While sitting at my work desk, I’ve been pondering a statement from an email I received about a month or so ago:
- Ethics (from ethos – the steady state of the atmosphere in a cave) is distinct from moral (from descriptive practices or mores of a culture).
The email had come in a discussion on servant leadership for churches. In the discussion, some questions had arisen, expecially the matter of truth in a relativistic society. In the midst of that discussion the ethics of what we do became a question to be examined.
For years I have equated ethics and morals. Maybe I have been too simplistic. The statement above made me evaluate my own approach.
In our society I can quickly point to things I think are wrong — to morals that stare me in the face every day. Abortion, homosexuality, rape, murder, stealing, fraud, hypocrisy and much more. These are very much the practices of our culture. I can categorize and synthesize and even analyze them.

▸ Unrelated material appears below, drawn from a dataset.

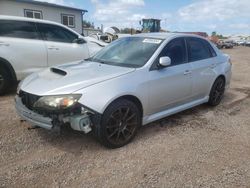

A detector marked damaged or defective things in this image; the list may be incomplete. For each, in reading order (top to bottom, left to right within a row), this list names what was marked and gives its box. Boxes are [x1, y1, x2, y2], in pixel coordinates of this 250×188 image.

damaged front end [14, 91, 100, 134]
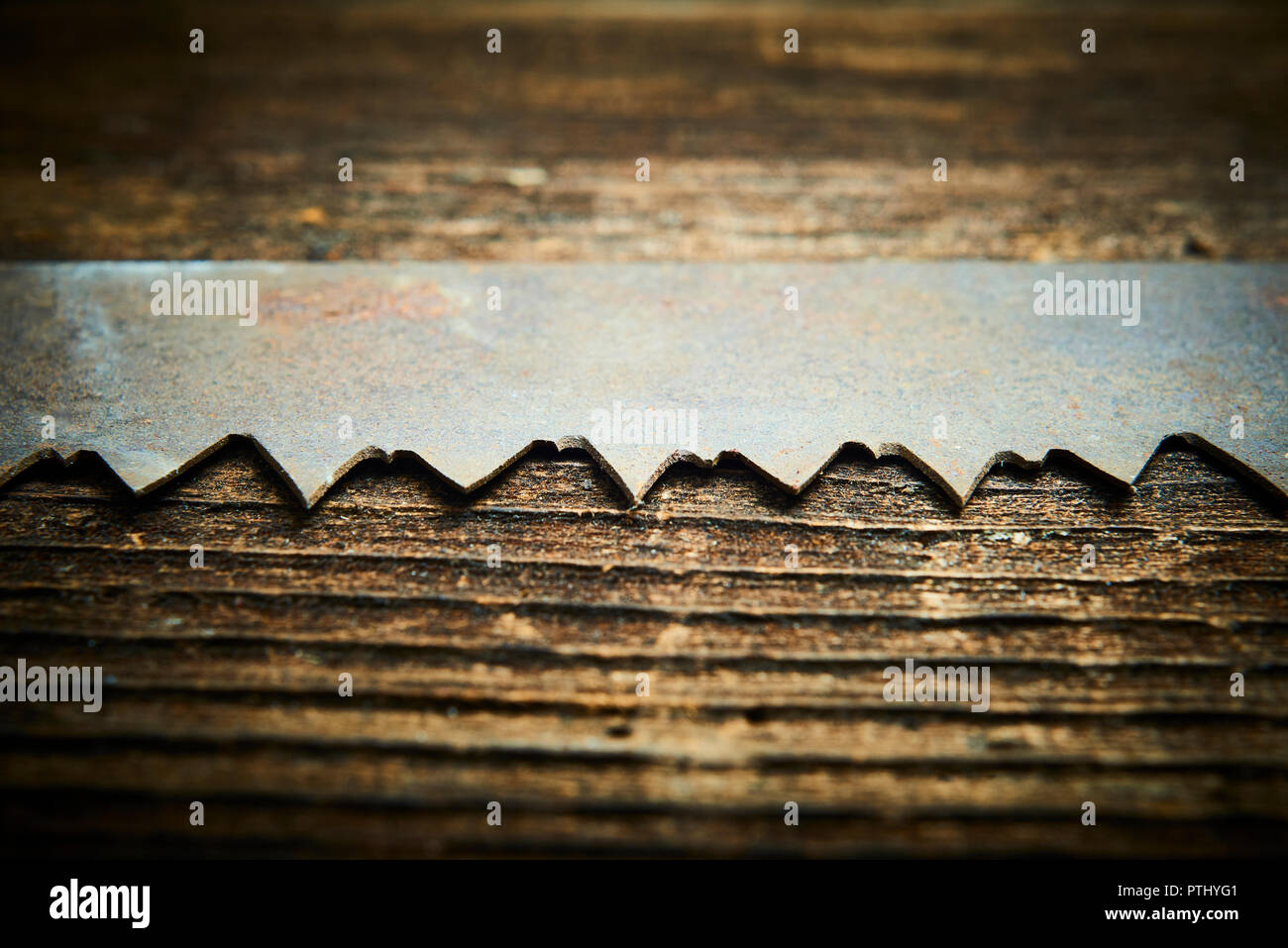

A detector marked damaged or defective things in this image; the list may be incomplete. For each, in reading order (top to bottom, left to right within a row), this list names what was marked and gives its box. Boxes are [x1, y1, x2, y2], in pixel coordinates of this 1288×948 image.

But in the end, when I have all this laid out in front of me, these are just desciptions. The real question that we need to examine as a society is the matter of what the prevailing atmosphere is around us — the steady state of the “air”.
Take the case of a cave that is full of carbon dioxide (CO2). The culmination of many observations of CO2ness within a cave leads you to conclude that this is a CO2 cave. Where carbon dioxide is in greater supply than oxygen we have an ethic of CO2.

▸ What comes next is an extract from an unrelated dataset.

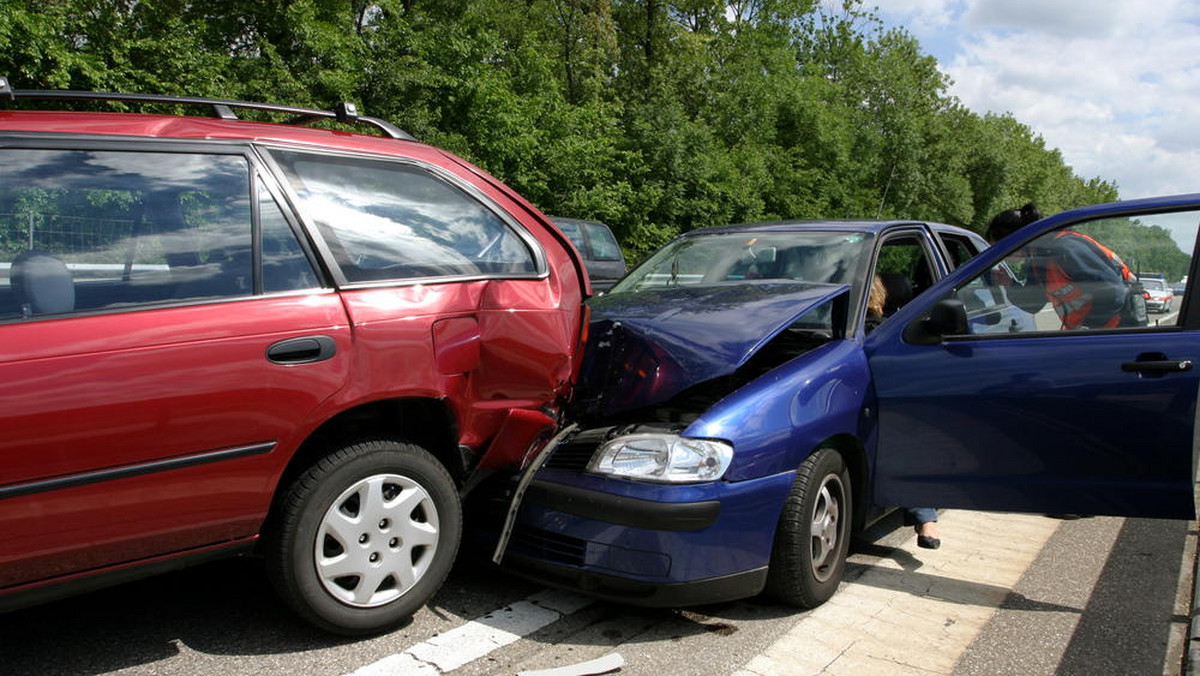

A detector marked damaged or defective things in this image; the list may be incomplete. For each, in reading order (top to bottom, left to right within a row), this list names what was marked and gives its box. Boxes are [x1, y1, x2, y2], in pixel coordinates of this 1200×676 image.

crumpled blue hood [576, 280, 849, 417]
broken headlight [588, 437, 734, 485]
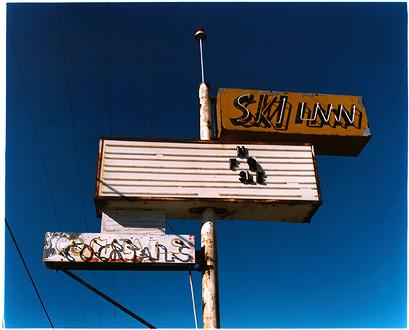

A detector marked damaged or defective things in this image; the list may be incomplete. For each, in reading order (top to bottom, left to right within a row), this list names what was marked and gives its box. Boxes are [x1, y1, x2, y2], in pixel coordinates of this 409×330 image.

rusty metal pole [195, 27, 218, 328]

Now arises the matter of a way of life. Or more rightly put a way to life. You can state that your “cave” is a CO2 cave. But is that healthy? Is that life? You thus must come to a concensus of the “truth” — of what is healthy and what is life.
Most people around us are content to merely describe the ethics and morals of what is happening around them. They will “live with it”, or as some say, “if it feels good, do it”. But as a Christian, I am called to be a change agent — to be leading people to be reconciled with God — to know truth, to come to life, to find the way — the way that brings life and not suffocation and death.
And in the end, the old cliche from the ’60’s still stands — “Jesus is the answer.” What is looked on as a simple answer is actually the most complex, fulfilling and inexhaustible answer for our society and for each individual in it.